In IMS Health the Court struck down a Vermont statute that banned the sale or disclosure by pharmacies of information regarding the prescribing habits of physicians, if that information was going to be used for the purposes of marketing by pharmaceutical manufacturers.

Bhagwat indicates that
I consider here an important issue that was raised, discussed, but ultimately avoided in IMS Health: what restrictions does the First Amendment place on the government’s ability to limit or prohibit the disclosure of pure data, in order to protect personal privacy. The issue could be avoided in IMS Health because the specific Vermont statute at issue in that case did not, as it happens, impose a general restriction on data disclosure for privacy reasons, it rather only restricted specific uses of regulated data, in order to advance state interests quite distinct from privacy concerns. The broader question of data regulation, however, is lurking in the wings of this and other litigation, and is likely to pose difficult challenges for courts in coming years, as the spread of the Internet drives legislatures to adopt increasingly stringent privacy laws.

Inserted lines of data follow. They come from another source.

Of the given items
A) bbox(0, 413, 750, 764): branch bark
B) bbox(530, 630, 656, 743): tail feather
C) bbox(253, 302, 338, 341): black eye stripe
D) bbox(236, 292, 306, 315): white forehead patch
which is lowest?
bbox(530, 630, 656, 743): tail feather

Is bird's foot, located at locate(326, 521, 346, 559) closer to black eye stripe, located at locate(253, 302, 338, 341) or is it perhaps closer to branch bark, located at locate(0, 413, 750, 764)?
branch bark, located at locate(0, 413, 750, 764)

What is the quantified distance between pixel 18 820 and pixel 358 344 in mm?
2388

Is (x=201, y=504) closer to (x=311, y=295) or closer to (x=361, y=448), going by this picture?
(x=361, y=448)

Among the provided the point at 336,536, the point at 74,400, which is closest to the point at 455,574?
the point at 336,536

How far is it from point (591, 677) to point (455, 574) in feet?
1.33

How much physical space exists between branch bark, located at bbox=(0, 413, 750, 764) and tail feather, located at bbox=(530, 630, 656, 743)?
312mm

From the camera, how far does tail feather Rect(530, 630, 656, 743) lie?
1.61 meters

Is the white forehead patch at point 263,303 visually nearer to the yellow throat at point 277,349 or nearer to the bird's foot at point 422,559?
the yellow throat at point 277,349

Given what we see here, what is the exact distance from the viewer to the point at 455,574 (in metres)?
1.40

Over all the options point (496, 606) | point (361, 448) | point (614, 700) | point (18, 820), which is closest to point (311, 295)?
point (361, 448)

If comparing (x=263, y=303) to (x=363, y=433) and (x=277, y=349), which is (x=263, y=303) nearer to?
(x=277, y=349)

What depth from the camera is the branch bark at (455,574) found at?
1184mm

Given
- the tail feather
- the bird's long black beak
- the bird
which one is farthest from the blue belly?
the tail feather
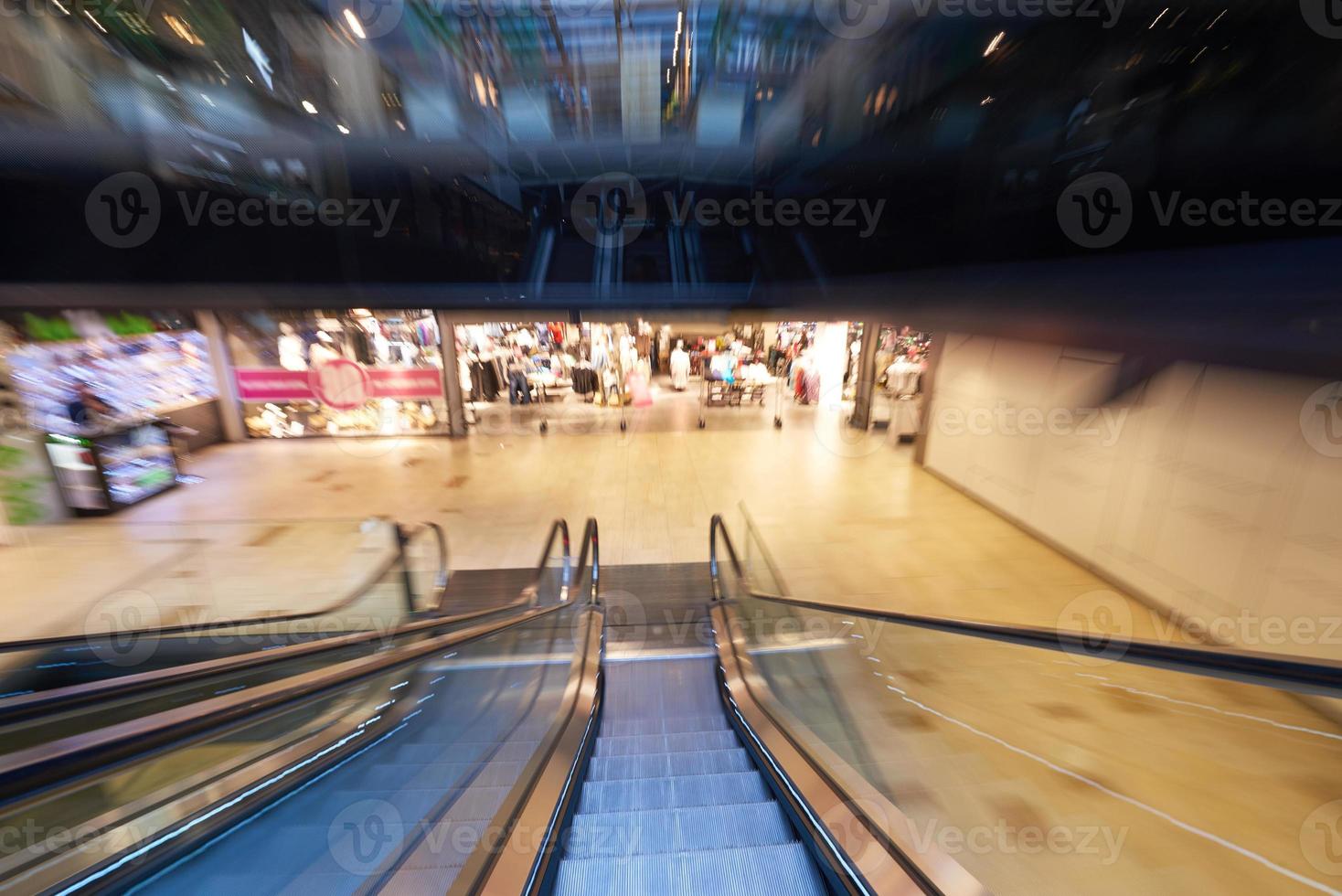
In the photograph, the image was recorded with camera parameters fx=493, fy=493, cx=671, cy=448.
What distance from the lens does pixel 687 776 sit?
204 cm

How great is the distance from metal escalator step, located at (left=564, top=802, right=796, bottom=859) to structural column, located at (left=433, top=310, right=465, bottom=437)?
26.2 feet

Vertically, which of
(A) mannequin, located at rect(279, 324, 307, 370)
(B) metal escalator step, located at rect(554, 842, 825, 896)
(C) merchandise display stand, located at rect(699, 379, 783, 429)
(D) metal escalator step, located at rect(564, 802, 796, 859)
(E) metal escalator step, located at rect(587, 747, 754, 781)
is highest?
(A) mannequin, located at rect(279, 324, 307, 370)

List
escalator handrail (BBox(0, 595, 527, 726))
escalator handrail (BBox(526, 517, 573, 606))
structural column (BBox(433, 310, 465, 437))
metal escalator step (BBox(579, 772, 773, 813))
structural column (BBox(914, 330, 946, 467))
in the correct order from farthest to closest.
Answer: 1. structural column (BBox(433, 310, 465, 437))
2. structural column (BBox(914, 330, 946, 467))
3. escalator handrail (BBox(526, 517, 573, 606))
4. metal escalator step (BBox(579, 772, 773, 813))
5. escalator handrail (BBox(0, 595, 527, 726))

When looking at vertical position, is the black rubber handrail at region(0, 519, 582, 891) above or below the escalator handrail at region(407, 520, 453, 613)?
above

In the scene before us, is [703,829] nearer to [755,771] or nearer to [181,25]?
[755,771]

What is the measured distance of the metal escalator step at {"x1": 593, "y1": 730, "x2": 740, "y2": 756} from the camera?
243cm

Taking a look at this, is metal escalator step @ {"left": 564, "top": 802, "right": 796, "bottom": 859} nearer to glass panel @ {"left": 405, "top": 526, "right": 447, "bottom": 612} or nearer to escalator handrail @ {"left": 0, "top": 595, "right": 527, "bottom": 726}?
escalator handrail @ {"left": 0, "top": 595, "right": 527, "bottom": 726}

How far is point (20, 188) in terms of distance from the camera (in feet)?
12.4

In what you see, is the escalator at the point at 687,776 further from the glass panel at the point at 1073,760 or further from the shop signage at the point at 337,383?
the shop signage at the point at 337,383

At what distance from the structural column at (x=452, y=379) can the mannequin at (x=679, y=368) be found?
206 inches

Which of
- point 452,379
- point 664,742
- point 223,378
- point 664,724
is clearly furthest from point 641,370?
point 664,742

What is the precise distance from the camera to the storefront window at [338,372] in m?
8.05

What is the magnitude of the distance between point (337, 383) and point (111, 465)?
2.92 metres

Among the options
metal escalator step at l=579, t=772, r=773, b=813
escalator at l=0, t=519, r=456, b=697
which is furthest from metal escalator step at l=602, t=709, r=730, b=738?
escalator at l=0, t=519, r=456, b=697
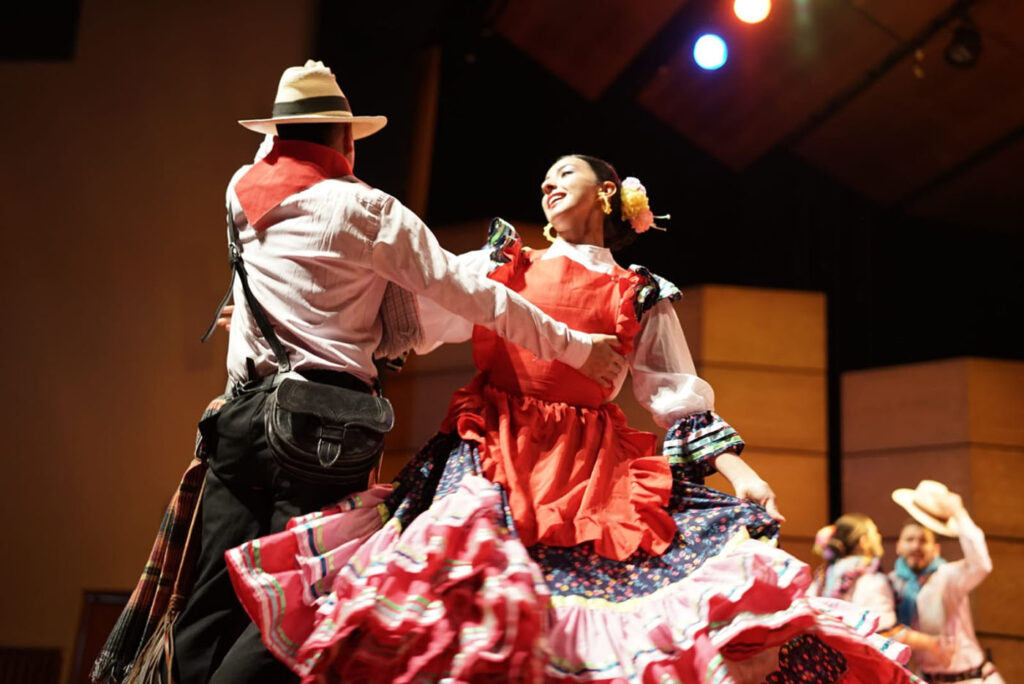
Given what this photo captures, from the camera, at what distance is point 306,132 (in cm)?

While the IMS Health majority did not decide the data-disclosure issue posed in the case, it did address it in ways that strongly suggest the six justices in the majority would treat such disclosures as fully protected speech. Moreover, the analysis provided in this article demonstrates that the majority’s hints are fully justified by current Supreme Court doctrine. As currently interpreted by the Court, the First Amendment provides full constitutional protection to disclosures of even personal data, and so restrictions on such disclosures must survive strict scrutiny, a standard that has proven almost impossible to satisfy in the First Amendment context. As a consequence, under current law most statutes seeking to protect privacy by prohibiting data disclosure are likely to be invalidated.

In the balance of the article, I suggest that this result reflects a serious weakness in current doctrine, which is the failure to recognize that factual speech is distinct from, and requires different constitutional analysis than, the sorts of political and cultural speech that have traditionally been the mainstay of First Amendment litigation. In particular, drawing on a number of areas of developed law, I argue that speech consisting purely of specific factual data regarding individuals should be considered to be fully protected under the First Amendment only if the speech meaningfully contributes to the process of democratic self-governance. Other data should remain protected, but under a lower standard of scrutiny, perhaps an intermediate standard incorporating an element of balancing. I also briefly explore how different kinds of privacy laws might fare under such an approach.